Sono cinque gli scienziati morti in un incidente nucleare la scorsa settimana durante un test missilistico in una base militare russa nella regione di Arkhangelsk, sulle coste del Mar Bianco; avevano lavorato allo sviluppo di un piccolo reattore nucleare su larga scala. L’esplosione è avvenuta meno di 7 giorni dallo smantellamento di un altro pezzo del sistema di trattati nazionali fra Stati Uniti e Russia per il controllo degli arsenali nucleari.

Informazioni nebulose e contrastanti

Le informazioni ufficiali sull’incidente nucleare sono scarne.
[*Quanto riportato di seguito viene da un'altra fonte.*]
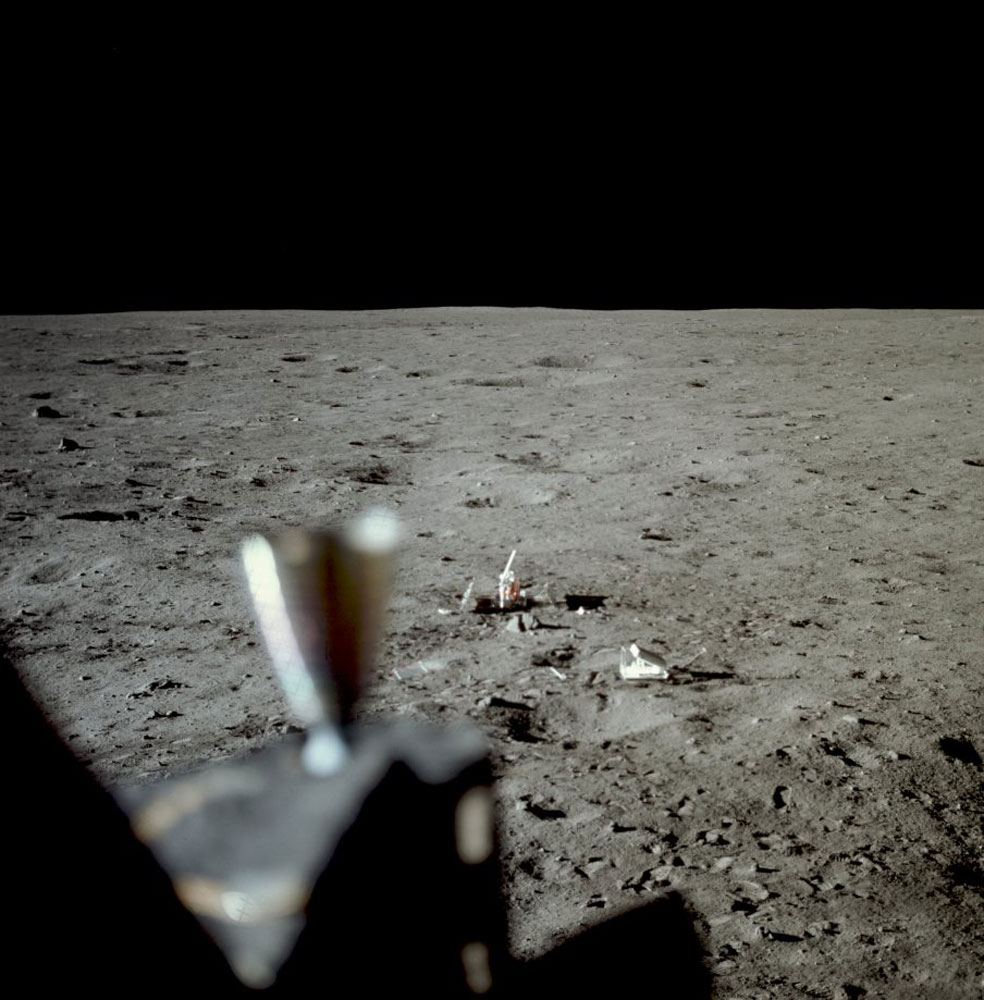 Neil documents the surface experiments south of the Lunar Module. Two components of the equipment package they left behind are seen:  the seismograph (left) and the laser reflector (right).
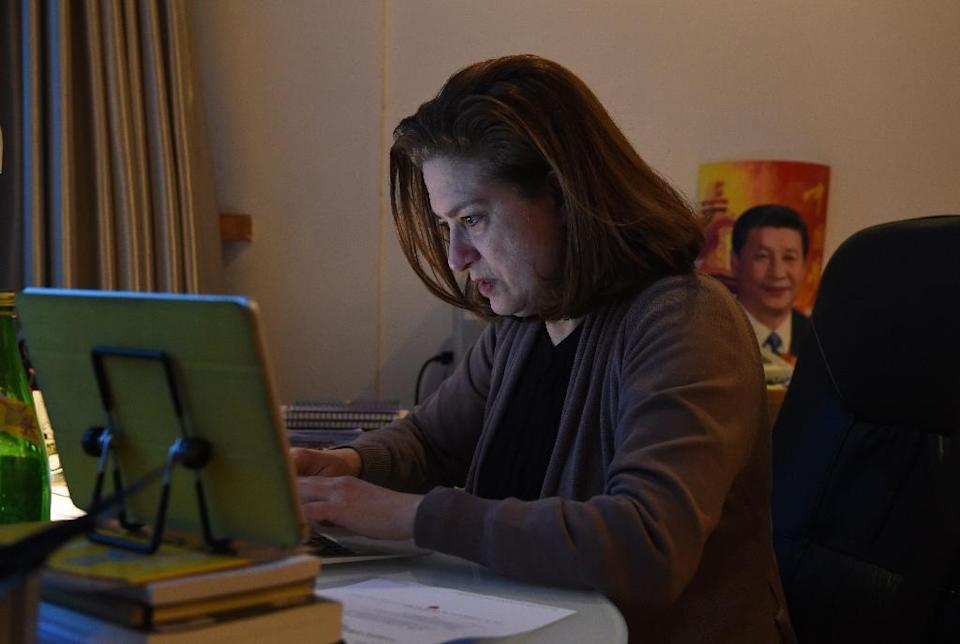 Ursula Gauthier, the correspondent for French news magazine L'Obs, works at her desk in her apartment in Beijing on December 26, 2015 (AFP Photo/Greg Baker)
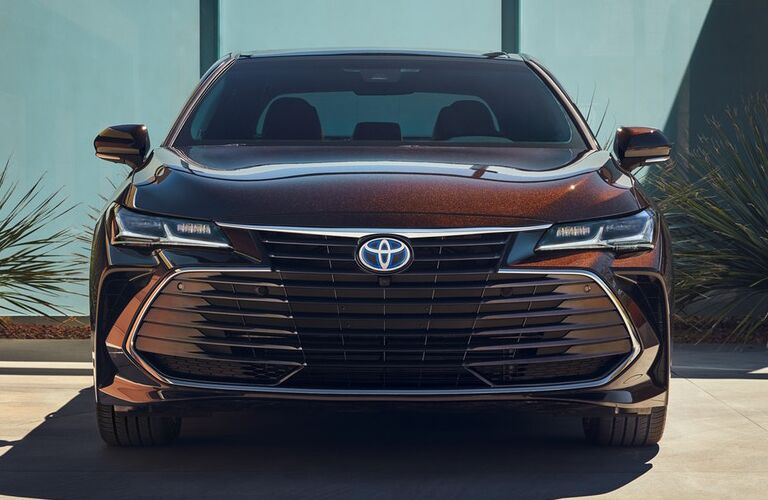 front view of a red 2019 Toyota Avalon Hybrid
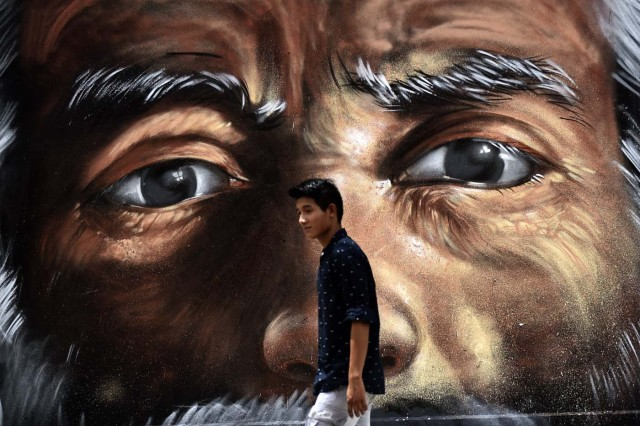 A young man passes by a gratfiti in Cancun, Mexico,  on June 18, 2017. / AFP PHOTO / PEDRO PARDO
Sulla base di alcuni pareri il New York Times ha ipotizzato che l’esplosione fosse avvenuta durante il test di un missile, e lo ha descritto come «uno dei peggiori incidenti nucleari avvenuti in Russia da Chernobyl». Tuttavia, proprio come per il disastro dell’86, ottenere conferme ufficiali sarà praticamente impossibile.

La posizione dell’esplosione nucleare dagli esperti considerata la peggiore avvenuta in Russia dopo Chernobyl Chernobyl.
©quotidiano.net

L’incidente è avvenuto al largo delle coste di Nenoksa, 470 chilometri-Est in linea d’aria dal confine con la Finlandia, non è chiaro se su una piattaforma offshore o una nave. Poche ore dopo il ministero della Difesa russo ha raccontato che due persone erano morte e sei rimaste ferite in un’esplosione accidentale causata da «una fonte isotopica per un missile a carburante liquido». Nelle stesse ore però alcuni giornali russi hanno parlato di un picco di radiazioni pari a 200 volte i livelli normali, mentre Greenpeace di livelli 20 volte più alti registrati nella città di Severodvinsk, dopo avere analizzato dati interni del governo russo.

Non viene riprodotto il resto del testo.